# Can two AGR members combine their points?



## IHC (Feb 12, 2010)

Can two AGR members combine their points to book a roomette?

Or can points be transferred from one member to another to achieve enough points to book a roommette for the both of us?


----------



## the_traveler (Feb 12, 2010)

No, you can't combine points to get a roomette. (Such as if A has 10,000 points and B has 8,000 points, you can't combine them for a 15,000 point award.) *BUT* since AGR awards are one way, if each has enough for an award, each could claim an award each way!  (A has 16,000 points and B has 18,000 points - they could not be combined to get 30,000 points for roomettes both ways. But A could redeem 15,000 points for a roomette from Y to Z, and B could redeem 15,000 points for a roomette from Z to Y!)


----------



## BeckysBarn (Feb 12, 2010)

the_traveler said:


> No, you can't combine points to get a roomette. (Such as if A has 10,000 points and B has 8,000 points, you can't combine them for a 15,000 point award.) *BUT* since AGR awards are one way, if each has enough for an award, each could claim an award each way!  (A has 16,000 points and B has 18,000 points - they could not be combined to get 30,000 points for roomettes both ways. But A could redeem 15,000 points for a roomette from Y to Z, and B could redeem 15,000 points for a roomette from Z to Y!)


You can also each buy up to 10,000 points.
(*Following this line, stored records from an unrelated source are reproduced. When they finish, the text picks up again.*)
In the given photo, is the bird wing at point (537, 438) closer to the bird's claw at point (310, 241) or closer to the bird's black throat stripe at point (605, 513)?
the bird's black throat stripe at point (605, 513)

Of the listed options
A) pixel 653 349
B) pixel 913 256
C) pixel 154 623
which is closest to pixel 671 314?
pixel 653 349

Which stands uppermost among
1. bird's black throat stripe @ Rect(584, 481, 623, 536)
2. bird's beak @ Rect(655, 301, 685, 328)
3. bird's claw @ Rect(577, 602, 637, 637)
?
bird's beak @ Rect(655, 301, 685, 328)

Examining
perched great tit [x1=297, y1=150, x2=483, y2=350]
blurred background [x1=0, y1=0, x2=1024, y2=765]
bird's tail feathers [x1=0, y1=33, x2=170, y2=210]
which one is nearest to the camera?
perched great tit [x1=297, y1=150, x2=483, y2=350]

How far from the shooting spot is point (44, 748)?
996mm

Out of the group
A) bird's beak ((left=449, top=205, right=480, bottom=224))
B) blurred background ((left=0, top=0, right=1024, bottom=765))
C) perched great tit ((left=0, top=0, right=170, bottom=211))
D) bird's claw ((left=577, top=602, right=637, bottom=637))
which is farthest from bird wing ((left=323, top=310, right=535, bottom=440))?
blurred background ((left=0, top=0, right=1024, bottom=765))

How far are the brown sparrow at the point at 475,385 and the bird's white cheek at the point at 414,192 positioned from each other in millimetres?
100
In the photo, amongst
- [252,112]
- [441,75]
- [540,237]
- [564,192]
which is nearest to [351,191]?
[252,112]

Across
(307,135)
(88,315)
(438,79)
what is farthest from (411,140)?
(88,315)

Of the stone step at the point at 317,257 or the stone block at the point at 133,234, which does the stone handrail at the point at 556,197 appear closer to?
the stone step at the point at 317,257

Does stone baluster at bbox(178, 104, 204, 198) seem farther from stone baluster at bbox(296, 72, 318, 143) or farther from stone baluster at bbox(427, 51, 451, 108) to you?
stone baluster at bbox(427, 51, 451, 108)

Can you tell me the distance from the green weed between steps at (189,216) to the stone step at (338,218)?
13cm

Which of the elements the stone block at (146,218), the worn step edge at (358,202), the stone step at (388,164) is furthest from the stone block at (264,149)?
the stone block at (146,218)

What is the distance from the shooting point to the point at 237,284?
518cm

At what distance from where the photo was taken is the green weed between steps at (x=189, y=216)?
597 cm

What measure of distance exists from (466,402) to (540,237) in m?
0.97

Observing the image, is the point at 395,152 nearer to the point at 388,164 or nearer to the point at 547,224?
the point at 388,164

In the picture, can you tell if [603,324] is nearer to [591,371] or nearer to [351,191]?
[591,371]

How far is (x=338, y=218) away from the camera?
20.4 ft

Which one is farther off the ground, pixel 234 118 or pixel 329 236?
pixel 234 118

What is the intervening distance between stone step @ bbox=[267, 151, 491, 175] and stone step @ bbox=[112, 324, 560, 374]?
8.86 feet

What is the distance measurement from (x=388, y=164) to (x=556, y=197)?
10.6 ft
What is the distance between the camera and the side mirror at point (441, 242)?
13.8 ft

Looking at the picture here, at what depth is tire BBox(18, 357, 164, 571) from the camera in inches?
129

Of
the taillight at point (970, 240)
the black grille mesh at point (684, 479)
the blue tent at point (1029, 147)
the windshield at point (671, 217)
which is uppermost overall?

In the scenario above, A could buy 5,000 & B could buy 7,000 points to achieve the round trip.


----------



## RRrich (Feb 12, 2010)

That is the type thing that I am attempting to do using Ultimate Rewards, but I need to work with someone else that is in both AGR and Ultimate Rewards.


----------



## sechs (Feb 15, 2010)

RRrich said:


> That is the type thing that I am attempting to do using Ultimate Rewards, but I need to work with someone else that is in both AGR and Ultimate Rewards.


It seems like that might involve the bartering of points or rewards.
The Starwood Preferred Guest program allows free transfer of points between people living in the same household. It's handy for sweeping up otherwise orphan points in significant other's account.


----------